◆ Brief ◆
Omit images. Retype all entries verbatim.

◆ Data provided ◆
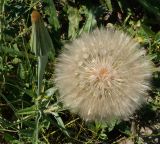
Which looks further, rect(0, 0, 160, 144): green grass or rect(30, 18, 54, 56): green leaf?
rect(0, 0, 160, 144): green grass

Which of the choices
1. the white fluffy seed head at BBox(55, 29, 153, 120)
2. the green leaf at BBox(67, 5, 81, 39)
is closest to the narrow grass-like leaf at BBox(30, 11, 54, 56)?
the white fluffy seed head at BBox(55, 29, 153, 120)

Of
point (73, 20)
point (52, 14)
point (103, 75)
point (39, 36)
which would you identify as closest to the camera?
point (39, 36)

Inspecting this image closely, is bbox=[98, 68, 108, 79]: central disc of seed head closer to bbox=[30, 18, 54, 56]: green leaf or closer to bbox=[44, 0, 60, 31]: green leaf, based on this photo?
bbox=[30, 18, 54, 56]: green leaf

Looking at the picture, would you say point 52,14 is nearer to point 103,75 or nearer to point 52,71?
point 52,71

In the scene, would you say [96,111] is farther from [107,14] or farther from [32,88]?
[107,14]

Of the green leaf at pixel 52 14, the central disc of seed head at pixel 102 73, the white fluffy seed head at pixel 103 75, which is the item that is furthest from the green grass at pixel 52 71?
the central disc of seed head at pixel 102 73

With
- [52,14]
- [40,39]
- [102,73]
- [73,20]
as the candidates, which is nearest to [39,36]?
[40,39]

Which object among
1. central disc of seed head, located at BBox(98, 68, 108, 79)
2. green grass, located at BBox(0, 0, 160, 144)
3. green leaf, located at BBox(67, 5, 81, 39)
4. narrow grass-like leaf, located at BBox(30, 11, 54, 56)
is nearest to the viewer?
narrow grass-like leaf, located at BBox(30, 11, 54, 56)
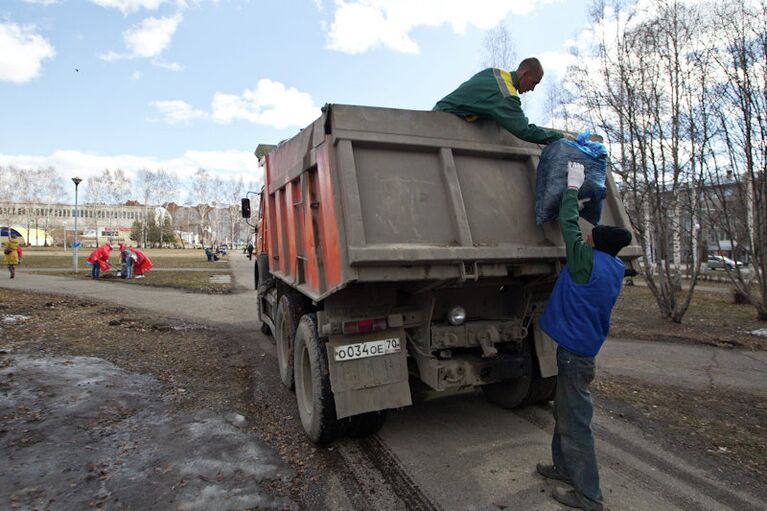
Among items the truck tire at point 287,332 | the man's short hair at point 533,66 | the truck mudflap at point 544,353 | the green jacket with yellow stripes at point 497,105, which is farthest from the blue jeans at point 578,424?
the truck tire at point 287,332

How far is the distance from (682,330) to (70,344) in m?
11.5

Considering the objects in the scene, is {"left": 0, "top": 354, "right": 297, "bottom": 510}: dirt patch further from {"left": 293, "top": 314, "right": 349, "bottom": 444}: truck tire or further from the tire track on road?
the tire track on road

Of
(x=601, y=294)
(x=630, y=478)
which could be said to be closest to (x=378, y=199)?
(x=601, y=294)

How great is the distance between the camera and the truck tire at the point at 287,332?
197 inches

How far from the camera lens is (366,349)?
11.4ft

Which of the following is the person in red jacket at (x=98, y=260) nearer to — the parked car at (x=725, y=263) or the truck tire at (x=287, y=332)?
the truck tire at (x=287, y=332)

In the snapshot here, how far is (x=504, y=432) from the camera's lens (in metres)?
4.18

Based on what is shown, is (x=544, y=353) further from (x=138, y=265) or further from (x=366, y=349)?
(x=138, y=265)

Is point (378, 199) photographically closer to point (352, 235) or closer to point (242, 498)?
point (352, 235)

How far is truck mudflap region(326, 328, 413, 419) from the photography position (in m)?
3.41

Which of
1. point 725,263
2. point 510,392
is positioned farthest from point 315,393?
point 725,263

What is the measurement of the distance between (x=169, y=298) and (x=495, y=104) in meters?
13.2

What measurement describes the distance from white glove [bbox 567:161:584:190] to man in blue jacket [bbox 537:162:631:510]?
0.21 meters

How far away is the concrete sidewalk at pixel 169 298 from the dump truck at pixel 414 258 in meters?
6.72
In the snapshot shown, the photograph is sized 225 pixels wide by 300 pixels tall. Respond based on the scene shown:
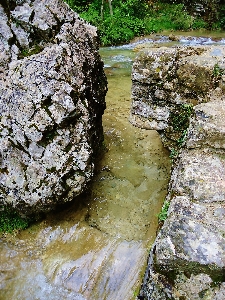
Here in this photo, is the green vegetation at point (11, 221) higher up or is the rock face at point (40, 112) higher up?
the rock face at point (40, 112)

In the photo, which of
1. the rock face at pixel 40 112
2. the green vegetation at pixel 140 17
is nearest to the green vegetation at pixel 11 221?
the rock face at pixel 40 112

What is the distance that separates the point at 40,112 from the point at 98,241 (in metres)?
1.83

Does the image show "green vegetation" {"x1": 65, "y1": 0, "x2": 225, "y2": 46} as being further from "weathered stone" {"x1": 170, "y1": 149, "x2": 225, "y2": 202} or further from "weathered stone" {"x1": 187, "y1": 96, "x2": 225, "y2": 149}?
"weathered stone" {"x1": 170, "y1": 149, "x2": 225, "y2": 202}

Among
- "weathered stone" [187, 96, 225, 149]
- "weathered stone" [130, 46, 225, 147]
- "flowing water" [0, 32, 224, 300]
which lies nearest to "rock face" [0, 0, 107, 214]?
"flowing water" [0, 32, 224, 300]

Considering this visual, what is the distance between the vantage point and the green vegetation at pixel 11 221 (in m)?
4.44

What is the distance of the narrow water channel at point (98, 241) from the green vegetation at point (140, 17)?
10.6 m

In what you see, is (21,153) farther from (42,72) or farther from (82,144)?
(42,72)

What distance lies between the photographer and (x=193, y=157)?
3.00 meters

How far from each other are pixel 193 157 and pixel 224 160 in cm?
29

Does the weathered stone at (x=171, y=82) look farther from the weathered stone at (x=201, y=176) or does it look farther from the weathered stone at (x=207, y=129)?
the weathered stone at (x=201, y=176)

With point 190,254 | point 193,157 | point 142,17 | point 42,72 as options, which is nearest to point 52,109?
point 42,72

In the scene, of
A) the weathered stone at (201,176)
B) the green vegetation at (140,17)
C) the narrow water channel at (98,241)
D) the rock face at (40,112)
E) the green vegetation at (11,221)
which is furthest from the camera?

◆ Completed task ◆
Which looks further, rect(0, 0, 160, 144): green grass or rect(30, 18, 54, 56): green leaf?
rect(0, 0, 160, 144): green grass

Which of the choices
1. the white fluffy seed head at BBox(55, 29, 153, 120)
2. the green leaf at BBox(67, 5, 81, 39)
is closest to the narrow grass-like leaf at BBox(30, 11, 54, 56)?
the white fluffy seed head at BBox(55, 29, 153, 120)

Of
point (73, 20)
point (52, 14)
point (103, 75)
point (39, 36)
which would you identify as closest to the camera?
point (39, 36)

Inspecting this image closely, is bbox=[98, 68, 108, 79]: central disc of seed head closer to bbox=[30, 18, 54, 56]: green leaf or closer to bbox=[44, 0, 60, 31]: green leaf, based on this photo?
bbox=[30, 18, 54, 56]: green leaf

Looking at the picture, would you say point 52,14 is nearer to point 103,75 or nearer to point 52,71?
point 52,71

In the scene, would you say [96,111] is farther from [107,14] or farther from [32,88]?
[107,14]

Of the green leaf at pixel 52 14, the central disc of seed head at pixel 102 73, the white fluffy seed head at pixel 103 75, which is the item that is furthest from the green grass at pixel 52 71?
the central disc of seed head at pixel 102 73

With
- [52,14]
- [40,39]
- [102,73]
- [73,20]
as the candidates, which is nearest to [39,36]?
[40,39]

Which object among
1. central disc of seed head, located at BBox(98, 68, 108, 79)
2. green grass, located at BBox(0, 0, 160, 144)
3. green leaf, located at BBox(67, 5, 81, 39)
4. narrow grass-like leaf, located at BBox(30, 11, 54, 56)
is nearest to the viewer?
narrow grass-like leaf, located at BBox(30, 11, 54, 56)
Among items the truck tire at point 287,332 | the man's short hair at point 533,66 | the truck mudflap at point 544,353 | the green jacket with yellow stripes at point 497,105, which is farthest from the blue jeans at point 578,424?
the truck tire at point 287,332

How far is the distance from (682,330) to (70,344) in m?
11.5

Considering the objects in the scene, is {"left": 0, "top": 354, "right": 297, "bottom": 510}: dirt patch further from {"left": 293, "top": 314, "right": 349, "bottom": 444}: truck tire or further from the tire track on road?
the tire track on road

Of
(x=601, y=294)
(x=630, y=478)
which could be said to be closest to (x=378, y=199)?
(x=601, y=294)

How great is the distance between the camera and the truck tire at the point at 287,332?
197 inches

How far from the camera lens is (366,349)?
11.4ft

Which of the following is the person in red jacket at (x=98, y=260) nearer to — the parked car at (x=725, y=263) or the truck tire at (x=287, y=332)?
the truck tire at (x=287, y=332)

In the snapshot here, how far is (x=504, y=432) from the camera's lens (in metres)?
4.18

Based on what is shown, is (x=544, y=353) further from (x=138, y=265) or further from (x=366, y=349)?
(x=138, y=265)

Is point (378, 199) photographically closer to point (352, 235) or closer to point (242, 498)?
point (352, 235)

How far is truck mudflap region(326, 328, 413, 419) from the photography position (in m)?
3.41

Which of
1. point 725,263
2. point 510,392
is positioned farthest from point 315,393?
point 725,263

What is the measurement of the distance between (x=169, y=298) and (x=495, y=104) in meters?
13.2

What measurement describes the distance from white glove [bbox 567:161:584:190] to man in blue jacket [bbox 537:162:631:510]?
0.21 meters

How far away is the concrete sidewalk at pixel 169 298 from the dump truck at pixel 414 258 in meters?
6.72
In the snapshot shown, the photograph is sized 225 pixels wide by 300 pixels tall. Respond based on the scene shown:
Here in this photo, is the green vegetation at point (11, 221) higher up or is the rock face at point (40, 112) higher up?
the rock face at point (40, 112)

In the photo, which of
1. the rock face at pixel 40 112
2. the green vegetation at pixel 140 17
is nearest to the green vegetation at pixel 11 221?
the rock face at pixel 40 112

What is the distance that separates the point at 40,112 from the point at 98,241 (in metres)?
1.83

Does the image show "green vegetation" {"x1": 65, "y1": 0, "x2": 225, "y2": 46} as being further from "weathered stone" {"x1": 170, "y1": 149, "x2": 225, "y2": 202} or further from "weathered stone" {"x1": 187, "y1": 96, "x2": 225, "y2": 149}?
"weathered stone" {"x1": 170, "y1": 149, "x2": 225, "y2": 202}

Among
- "weathered stone" [187, 96, 225, 149]
- "weathered stone" [130, 46, 225, 147]
- "flowing water" [0, 32, 224, 300]
which lies nearest to "rock face" [0, 0, 107, 214]?
"flowing water" [0, 32, 224, 300]

Considering this visual, what is the distance between the vantage point and the green vegetation at pixel 11 221 (in m)?
4.44

What is the distance of the narrow water channel at point (98, 241) from the green vegetation at point (140, 17)?
10.6 m

In what you see, is (21,153) farther from (42,72) or farther from (82,144)?
(42,72)

What distance lies between the photographer and (x=193, y=157)?
3.00 meters

How far from each other are pixel 193 157 and pixel 224 160 in cm?
29

Does the weathered stone at (x=171, y=82) look farther from the weathered stone at (x=201, y=176) or does it look farther from the weathered stone at (x=207, y=129)?
the weathered stone at (x=201, y=176)

With point 190,254 | point 193,157 | point 142,17 | point 42,72 as options, which is nearest to point 52,109?
point 42,72

In the scene, of
A) the weathered stone at (201,176)
B) the green vegetation at (140,17)
C) the narrow water channel at (98,241)
D) the rock face at (40,112)
E) the green vegetation at (11,221)
which is furthest from the camera?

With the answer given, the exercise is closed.